Confiding in a college friend results in that friend sending her brother, computer genius Campbell Steele, to work on the problem with Abby. Since Abby is determined to carry on with her planned annual board meeting in Paris, Campbell tags along in a role that is part computer guru and part bodyguard. Abby is at first reluctant to work with Campbell and since she trusts her staff completely, she does not appreciate Campbell questioning their loyalty. Even so, each recognizes early on that the other is both skilled and highly intelligent, and that helps them bond. The fact that they have almost instant chemistry doesn’t hurt either.
The “heroine in danger and in need of protection” plot comes up pretty frequently in romantic suspense. I’m not fond of weak heroines as a rule, so this is usually not a plot that I seek often. However, Fox throws in some wonderful touches in this book. First of all, we see right away that both of the leads are bright and more than capable; their strengths simply lie in different areas. Campbell knows computers and security so he has ways of picking up on things in these arenas that Abby might not notice right away, while Abby knows her company and her time as an executive has also taught her to read people, a skill that ends up coming in handy more than once in this story.
While the book starts off in the realm of computers, we learn early on that the villain isn’t just a hacker; he has something personal against Abby. This motivation allows for a believable segue from cyberspace to real-life action.
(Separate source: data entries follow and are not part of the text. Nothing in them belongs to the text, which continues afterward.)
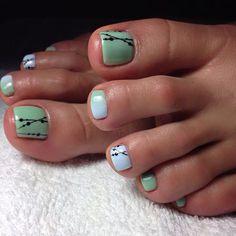 Cute design. Toe nails. White. Green.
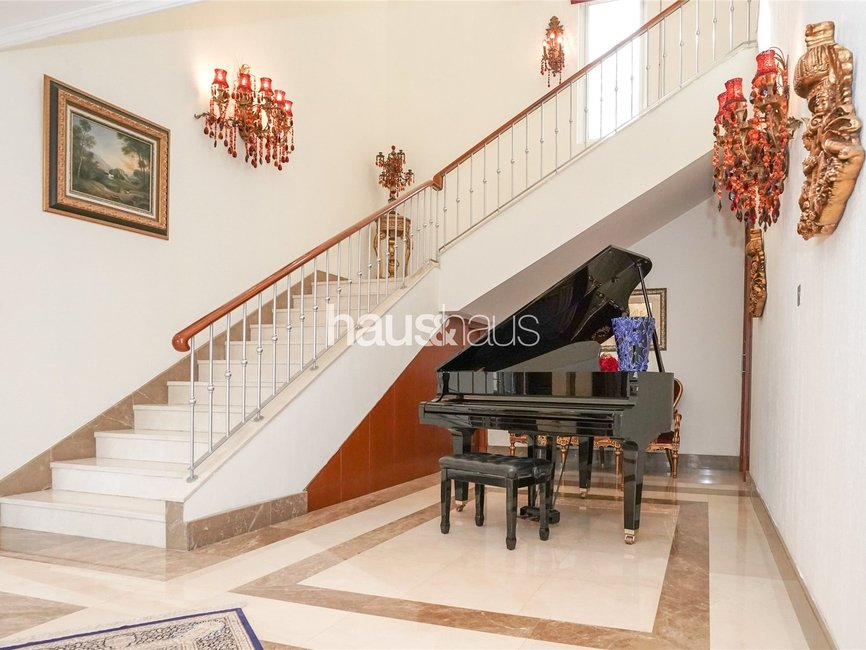 5 bedroom Villa for rent in Sector H - view - 6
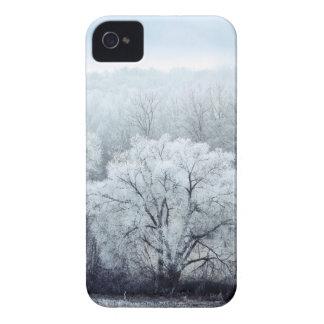 Coque iPhone 4 Case-Mate Le paysage brumeux d'hiver avec la neige a couvert
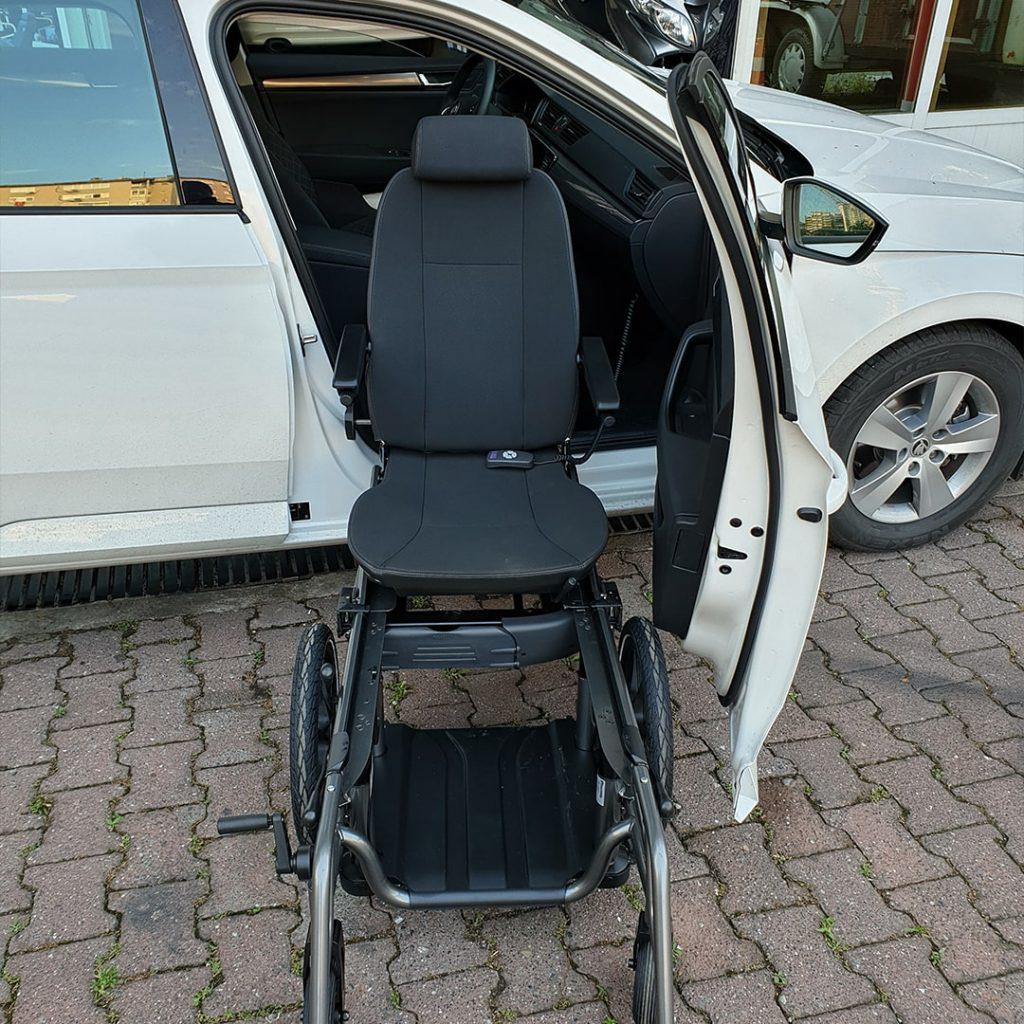 Hnc Tekerlekli Sandalyeye Dönüşen Araç Koltukları (2)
Given that the author must juggle corporate intrigue, action sequences and an unfolding romance, she mostly does a very good job of keeping the book flowing smoothly.
There are a few weak points in the The Paris Assignment that bear mentioning. Readers who can’t stand for their characters to be almost unbelievably rich and accomplished might not go for Abby and Campbell. Each of them carries some emotional baggage and they do have flaws, but they are also both rich, super-connected geniuses. In addition, while the villain and his motivations do make sense, some of the twists and turns of his plot stray somewhat over that line between believable evil and ridiculous eeeevilll. I recognized this while I read, but the story was still so much fun that I couldn’t let that pull me out of the action. Because of that, I rate this a B instead of a B-.
If you’re in the mood for some slightly over-the-top – but nevertheless fun to read – romantic suspense, this novel by Addison Fox is action-packed fun. It’s first in a new series, and I intend to follow the rest of the Steele siblings’ adventures.